Dataset entries:

━━━━━━━━━━━━━━━━━━━━━━━━━━━━━━

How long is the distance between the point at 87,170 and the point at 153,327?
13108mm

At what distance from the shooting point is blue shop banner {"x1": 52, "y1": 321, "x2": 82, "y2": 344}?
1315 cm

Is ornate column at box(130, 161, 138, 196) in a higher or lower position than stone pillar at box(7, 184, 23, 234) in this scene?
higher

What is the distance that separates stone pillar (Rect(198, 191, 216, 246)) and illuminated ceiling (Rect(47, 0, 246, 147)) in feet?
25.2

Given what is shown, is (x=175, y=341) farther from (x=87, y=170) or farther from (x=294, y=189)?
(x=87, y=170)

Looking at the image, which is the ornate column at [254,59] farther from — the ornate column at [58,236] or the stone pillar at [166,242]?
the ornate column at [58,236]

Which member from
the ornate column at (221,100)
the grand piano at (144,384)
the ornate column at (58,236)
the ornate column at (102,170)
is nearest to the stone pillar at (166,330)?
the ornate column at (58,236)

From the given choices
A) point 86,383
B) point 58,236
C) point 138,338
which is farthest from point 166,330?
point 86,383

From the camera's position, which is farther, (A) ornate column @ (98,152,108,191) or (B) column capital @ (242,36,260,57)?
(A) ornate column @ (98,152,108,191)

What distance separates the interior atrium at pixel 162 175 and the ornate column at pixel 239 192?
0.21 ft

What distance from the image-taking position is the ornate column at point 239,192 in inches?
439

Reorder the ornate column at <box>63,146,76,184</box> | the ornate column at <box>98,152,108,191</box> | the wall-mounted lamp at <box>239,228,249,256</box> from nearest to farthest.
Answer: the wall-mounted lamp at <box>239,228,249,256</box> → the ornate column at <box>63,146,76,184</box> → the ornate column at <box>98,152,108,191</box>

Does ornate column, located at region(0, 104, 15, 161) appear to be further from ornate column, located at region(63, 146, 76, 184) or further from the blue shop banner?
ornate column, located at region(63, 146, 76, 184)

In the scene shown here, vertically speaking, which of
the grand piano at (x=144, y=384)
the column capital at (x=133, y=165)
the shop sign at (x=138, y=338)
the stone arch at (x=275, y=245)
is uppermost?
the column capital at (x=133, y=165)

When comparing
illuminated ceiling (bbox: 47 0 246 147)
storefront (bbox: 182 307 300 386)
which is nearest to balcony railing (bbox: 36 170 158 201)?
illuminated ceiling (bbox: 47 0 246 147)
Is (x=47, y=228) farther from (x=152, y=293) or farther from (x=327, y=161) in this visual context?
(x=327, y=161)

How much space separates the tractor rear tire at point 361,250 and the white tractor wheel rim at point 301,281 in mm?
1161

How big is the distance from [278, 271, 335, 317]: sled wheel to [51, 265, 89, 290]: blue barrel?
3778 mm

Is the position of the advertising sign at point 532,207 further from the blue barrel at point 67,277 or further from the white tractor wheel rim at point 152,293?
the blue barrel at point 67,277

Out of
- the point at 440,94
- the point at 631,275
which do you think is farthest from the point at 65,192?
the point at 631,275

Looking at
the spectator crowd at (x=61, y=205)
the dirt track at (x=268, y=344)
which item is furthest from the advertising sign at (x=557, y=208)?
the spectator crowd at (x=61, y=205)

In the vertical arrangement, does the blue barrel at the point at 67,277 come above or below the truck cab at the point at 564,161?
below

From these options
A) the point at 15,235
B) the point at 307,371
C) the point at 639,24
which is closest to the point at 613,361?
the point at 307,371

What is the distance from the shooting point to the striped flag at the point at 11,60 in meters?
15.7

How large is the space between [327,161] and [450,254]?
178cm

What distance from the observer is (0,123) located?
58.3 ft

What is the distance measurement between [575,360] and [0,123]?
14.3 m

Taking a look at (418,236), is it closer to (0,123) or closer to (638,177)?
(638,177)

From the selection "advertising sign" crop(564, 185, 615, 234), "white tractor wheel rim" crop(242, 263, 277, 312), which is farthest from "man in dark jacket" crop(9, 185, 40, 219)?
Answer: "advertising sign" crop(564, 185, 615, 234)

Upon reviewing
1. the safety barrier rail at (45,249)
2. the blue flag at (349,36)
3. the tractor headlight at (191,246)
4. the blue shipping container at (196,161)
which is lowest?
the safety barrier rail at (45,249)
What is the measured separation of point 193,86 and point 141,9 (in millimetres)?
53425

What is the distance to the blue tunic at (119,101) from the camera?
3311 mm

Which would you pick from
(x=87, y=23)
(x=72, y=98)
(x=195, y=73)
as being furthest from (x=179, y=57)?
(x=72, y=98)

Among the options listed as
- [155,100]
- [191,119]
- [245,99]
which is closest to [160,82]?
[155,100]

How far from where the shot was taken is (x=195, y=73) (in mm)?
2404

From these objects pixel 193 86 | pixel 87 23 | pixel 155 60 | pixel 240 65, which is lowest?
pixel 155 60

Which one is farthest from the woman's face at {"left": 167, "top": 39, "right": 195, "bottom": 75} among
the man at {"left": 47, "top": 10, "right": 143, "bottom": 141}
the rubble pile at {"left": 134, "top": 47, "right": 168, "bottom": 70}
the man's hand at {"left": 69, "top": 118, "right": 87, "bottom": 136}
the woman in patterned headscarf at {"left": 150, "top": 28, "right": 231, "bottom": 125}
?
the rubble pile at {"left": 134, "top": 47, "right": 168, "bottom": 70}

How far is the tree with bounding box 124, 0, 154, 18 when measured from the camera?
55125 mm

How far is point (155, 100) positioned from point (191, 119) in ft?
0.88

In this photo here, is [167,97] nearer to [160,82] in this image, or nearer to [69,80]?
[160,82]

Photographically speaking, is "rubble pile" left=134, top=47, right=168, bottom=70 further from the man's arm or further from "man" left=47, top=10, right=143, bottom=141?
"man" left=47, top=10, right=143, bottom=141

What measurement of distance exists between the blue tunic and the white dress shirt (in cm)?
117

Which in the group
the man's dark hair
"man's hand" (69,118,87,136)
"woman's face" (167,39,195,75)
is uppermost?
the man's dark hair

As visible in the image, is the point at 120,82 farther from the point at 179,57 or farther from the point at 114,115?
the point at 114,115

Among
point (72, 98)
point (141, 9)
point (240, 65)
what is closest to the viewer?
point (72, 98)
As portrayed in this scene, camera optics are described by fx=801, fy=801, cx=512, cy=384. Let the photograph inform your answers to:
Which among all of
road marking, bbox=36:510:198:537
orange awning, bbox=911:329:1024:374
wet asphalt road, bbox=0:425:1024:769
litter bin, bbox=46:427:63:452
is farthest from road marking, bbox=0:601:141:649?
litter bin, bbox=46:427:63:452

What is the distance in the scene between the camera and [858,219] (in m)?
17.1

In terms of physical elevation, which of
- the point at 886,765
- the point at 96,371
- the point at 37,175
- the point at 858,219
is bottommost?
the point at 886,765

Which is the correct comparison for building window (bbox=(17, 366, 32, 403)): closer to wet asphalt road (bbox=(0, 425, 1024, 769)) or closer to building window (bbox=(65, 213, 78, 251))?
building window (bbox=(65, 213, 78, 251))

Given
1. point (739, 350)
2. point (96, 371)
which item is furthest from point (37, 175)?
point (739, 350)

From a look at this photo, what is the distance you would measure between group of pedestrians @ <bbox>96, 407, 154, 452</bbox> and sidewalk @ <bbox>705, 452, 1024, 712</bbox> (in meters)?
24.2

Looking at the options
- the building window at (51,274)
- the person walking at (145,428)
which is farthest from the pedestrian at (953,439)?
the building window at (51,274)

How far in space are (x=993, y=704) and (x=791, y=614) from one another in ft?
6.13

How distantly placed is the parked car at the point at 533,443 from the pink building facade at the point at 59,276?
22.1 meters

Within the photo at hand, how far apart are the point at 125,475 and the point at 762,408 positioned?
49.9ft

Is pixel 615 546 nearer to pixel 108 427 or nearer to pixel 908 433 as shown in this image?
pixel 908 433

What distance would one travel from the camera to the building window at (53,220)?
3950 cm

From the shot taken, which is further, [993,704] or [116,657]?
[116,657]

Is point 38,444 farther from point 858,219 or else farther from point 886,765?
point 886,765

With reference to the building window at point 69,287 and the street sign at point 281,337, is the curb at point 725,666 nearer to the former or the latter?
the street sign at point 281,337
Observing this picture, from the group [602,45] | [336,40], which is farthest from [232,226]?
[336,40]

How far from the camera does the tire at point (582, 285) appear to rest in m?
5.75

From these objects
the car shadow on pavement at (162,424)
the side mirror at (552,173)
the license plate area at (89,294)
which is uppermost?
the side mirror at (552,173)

━━━━━━━━━━━━━━━━━━━━━━━━━━━━━━

EXERCISE AIM: Pull out every line from the beginning of the records down to and including the line that contains "Answer: the wall-mounted". Reproduce those lines without any changes.

WORKED SOLUTION:
How long is the distance between the point at 87,170 and the point at 153,327?
13108mm

At what distance from the shooting point is blue shop banner {"x1": 52, "y1": 321, "x2": 82, "y2": 344}?
1315 cm

Is ornate column at box(130, 161, 138, 196) in a higher or lower position than stone pillar at box(7, 184, 23, 234) in this scene?
higher

What is the distance that separates stone pillar (Rect(198, 191, 216, 246)) and illuminated ceiling (Rect(47, 0, 246, 147)) in feet?
25.2

Given what is shown, is (x=175, y=341) farther from (x=87, y=170) or farther from (x=294, y=189)?
(x=87, y=170)

Looking at the image, which is the ornate column at [254,59] farther from — the ornate column at [58,236] or the stone pillar at [166,242]?
the ornate column at [58,236]

Which member from
the ornate column at (221,100)
the grand piano at (144,384)
the ornate column at (58,236)
the ornate column at (102,170)
is nearest to the stone pillar at (166,330)?
the ornate column at (58,236)

From the given choices
A) point 86,383
B) point 58,236
C) point 138,338
which is farthest from point 166,330?
point 86,383

From the camera's position, which is farther, (A) ornate column @ (98,152,108,191) or (B) column capital @ (242,36,260,57)?
(A) ornate column @ (98,152,108,191)

What distance separates the interior atrium at pixel 162 175 and the ornate column at pixel 239 192?
0.21 ft

What distance from the image-taking position is the ornate column at point 239,192 in inches?
439

Reorder the ornate column at <box>63,146,76,184</box> | the ornate column at <box>98,152,108,191</box> | the wall-mounted lamp at <box>239,228,249,256</box> from nearest to farthest.
Answer: the wall-mounted lamp at <box>239,228,249,256</box> → the ornate column at <box>63,146,76,184</box> → the ornate column at <box>98,152,108,191</box>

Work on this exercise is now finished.